Schlimmstenfalls würde das einerseits wegen des höheren Wärmebedarfes und andererseits wegen der nötigen Reparaturen zu enormen Mehrkosten führen, die jegliche Amortisation der Dämmung unmöglich machen. Dazu kommt, dass nur ein Fachmann einen Blower-Door-Test durchführen kann, um die Dichtheit der Dampfbremse zu testen und zu gewährleisten. Außerdem muss ein Fachmann für eventuelle Fehler haften.
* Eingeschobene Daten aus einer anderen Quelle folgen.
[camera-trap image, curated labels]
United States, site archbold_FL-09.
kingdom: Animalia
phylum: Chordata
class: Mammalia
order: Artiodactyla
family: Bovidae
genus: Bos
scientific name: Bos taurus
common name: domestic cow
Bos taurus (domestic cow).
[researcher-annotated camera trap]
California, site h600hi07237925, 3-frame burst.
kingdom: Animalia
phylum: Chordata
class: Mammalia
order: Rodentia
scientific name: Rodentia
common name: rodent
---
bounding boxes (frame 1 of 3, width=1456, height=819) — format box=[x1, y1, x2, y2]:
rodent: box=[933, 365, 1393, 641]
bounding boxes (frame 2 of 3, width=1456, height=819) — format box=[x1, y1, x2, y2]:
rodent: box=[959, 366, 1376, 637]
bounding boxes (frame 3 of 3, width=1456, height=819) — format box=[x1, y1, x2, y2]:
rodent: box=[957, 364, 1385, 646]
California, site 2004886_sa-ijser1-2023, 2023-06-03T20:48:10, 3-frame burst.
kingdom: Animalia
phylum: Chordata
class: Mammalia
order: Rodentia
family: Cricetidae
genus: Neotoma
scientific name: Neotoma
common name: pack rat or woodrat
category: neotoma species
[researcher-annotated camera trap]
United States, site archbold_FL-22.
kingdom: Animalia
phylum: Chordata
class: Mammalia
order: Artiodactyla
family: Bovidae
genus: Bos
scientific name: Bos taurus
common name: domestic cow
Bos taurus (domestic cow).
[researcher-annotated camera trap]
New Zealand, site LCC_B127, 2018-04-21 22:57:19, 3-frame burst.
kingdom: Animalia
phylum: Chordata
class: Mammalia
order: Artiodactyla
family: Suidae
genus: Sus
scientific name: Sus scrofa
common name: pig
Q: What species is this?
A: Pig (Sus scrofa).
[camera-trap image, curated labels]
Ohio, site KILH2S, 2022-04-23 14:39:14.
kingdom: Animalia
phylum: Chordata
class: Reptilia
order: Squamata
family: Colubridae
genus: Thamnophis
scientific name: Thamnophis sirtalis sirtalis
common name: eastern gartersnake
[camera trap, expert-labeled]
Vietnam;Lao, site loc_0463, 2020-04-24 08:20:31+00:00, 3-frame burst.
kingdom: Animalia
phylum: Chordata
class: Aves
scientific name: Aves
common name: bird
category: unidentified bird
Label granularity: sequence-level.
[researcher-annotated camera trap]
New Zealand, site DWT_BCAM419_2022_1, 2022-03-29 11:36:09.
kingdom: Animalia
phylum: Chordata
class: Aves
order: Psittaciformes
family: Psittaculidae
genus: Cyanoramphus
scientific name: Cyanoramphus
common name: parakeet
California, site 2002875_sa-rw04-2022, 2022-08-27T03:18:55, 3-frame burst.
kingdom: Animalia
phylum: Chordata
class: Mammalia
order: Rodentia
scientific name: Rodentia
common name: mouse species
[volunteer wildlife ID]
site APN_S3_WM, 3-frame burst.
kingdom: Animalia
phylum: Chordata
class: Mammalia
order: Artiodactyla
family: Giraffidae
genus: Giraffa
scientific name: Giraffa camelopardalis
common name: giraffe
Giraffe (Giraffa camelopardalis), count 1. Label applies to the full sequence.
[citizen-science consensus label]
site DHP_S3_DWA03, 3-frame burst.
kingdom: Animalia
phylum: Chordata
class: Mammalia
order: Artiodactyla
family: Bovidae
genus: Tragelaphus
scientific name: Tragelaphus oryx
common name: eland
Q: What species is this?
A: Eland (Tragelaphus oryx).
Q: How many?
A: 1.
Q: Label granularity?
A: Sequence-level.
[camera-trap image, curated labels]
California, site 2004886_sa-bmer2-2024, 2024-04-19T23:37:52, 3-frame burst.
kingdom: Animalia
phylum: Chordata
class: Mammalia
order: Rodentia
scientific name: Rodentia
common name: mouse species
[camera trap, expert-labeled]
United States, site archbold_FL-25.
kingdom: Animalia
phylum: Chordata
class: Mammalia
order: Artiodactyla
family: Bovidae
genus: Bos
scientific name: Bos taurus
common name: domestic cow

Alternativen zur Dampfbremse

Bild: Dampfbremse
Diese Folie schützt die Dämmung vor Feuchtigkeit | © Baumeister2012 / www.wikipedia.org CC BY-SA

Alternativ zu einer Dampfbremsfolie können bei einem Innenausbau auch OSB-Platten verwendet werden. Allerdings muss auch hier geschaut werden, dass diese Platten möglichst luftdicht (Nut & Feder-Systeme) aneinander montiert werden, da ansonsten Feuchtigkeit durch die Luftspalte gelangen kann.

Auch PUR-Dämmplatten mit Nut & Feder für den Innenausbau können genutzt werden und können dank Alukaschierung die Funktion der Dampfbremse übernehmen. Sie verfügen darüber hinaus über einen sehr guten U-Wert.